Professor Lister, who was a consultant on The Wider Earth, says: "Through trawling through pages and pages of his material from the trip, we have found the journey was so much richer than we first realised, and has helped shaped our understanding of modern science in a way we could never expect.

"My research has led me to conclude that – contrary to many previous scholars who thought the penny dropped only after his return to England – Darwin started thinking seriously about evolution quite early in the voyage, from about 1832.

"His fossil finds were an important trigger. He found remains of giant mammals, extinct but clearly related to the much smaller, living armadillos and sloths that are peculiar to South America.

"He suspected this was no coincidence, and that the living forms might actually be descended from the extinct ones, or from species related to them. In other words, they had evolved. Darwin did no further fossil-collecting after he returned from the voyage, but he avidly kept up with the latest discoveries."

Among some of Professor Lister’s incredible new discoveries is a skull of a giant sloth, named Glossotherium, meaning ‘tongue-beast’, collected by Darwin in Uruguay.

Professor Lister explains: "I had this skull radiocarbon-dated and it turns out to be only about 12,200 years old – right at the end of the ice age just before these giant mammals all went extinct. This was due in part to natural climate change, but the dates show that the last survivors overlapped in time with the first people to enter the continent, so hunting may have played a part in their demise."

Fossil specialists have also found that Darwin also kept two different species of glyptodont, a relative of the giant armadillo.

Weighing nearly three tonnes, one of the fossils is the size of a small car.

And other bones that Darwin – and everyone else since – thought were those of a large rodent turned out to be a species of a totally extinct known as Notoungulates, or ‘southern ungulates’.  In 2015, research on tiny quantities of protein extracted from the fossil bones of related species showed them to be very distantly related to rhinos.
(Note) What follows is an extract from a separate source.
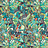 Ткань Matthew Williamson Samana F6635-01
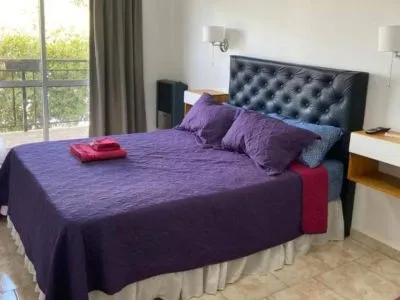 Departamentos Tomás Manson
Professor Lister, a merit researcher at the museum, says: "People assume all of Darwin’s thoughts about evolution happened in the Galapagos, but really they began at the start of this voyage.

"The Galapagos was very important – but it was at the end of a five-year voyage in which he was doing a lot of thinking and collecting, and I think his evolutionary ideas started in South America, way before he got to the Galapagos.

"He said so himself: this journey shaped his entire life’s work."

Incredibly, a poll to mark Darwin Day yesterday found almost a third of Brits still don’t believe in his theory of evolution.

While 50% of people are “certain” his theory of natural selection, set out in 1859’s On the Origin of Species, is correct, 31% of us still do not believe it.

Four in 10 did not realise Darwin said we share ancestors with apes and just 66% of 16 to 29 year olds said they were aware of his work, compared with 84% of over-60s.

But Professor Lister says modern societies need to show Darwin some kind of gratitude for putting himself in such dangerous situations to help change our understanding of the world.

"People like him were real trailblazers," he says.

"He had very little formal training and he just went out there in almost total isolation for five years and came up a whole stream of world-changing ideas."

  • The Wider Earth is at the National History Museum until February 24.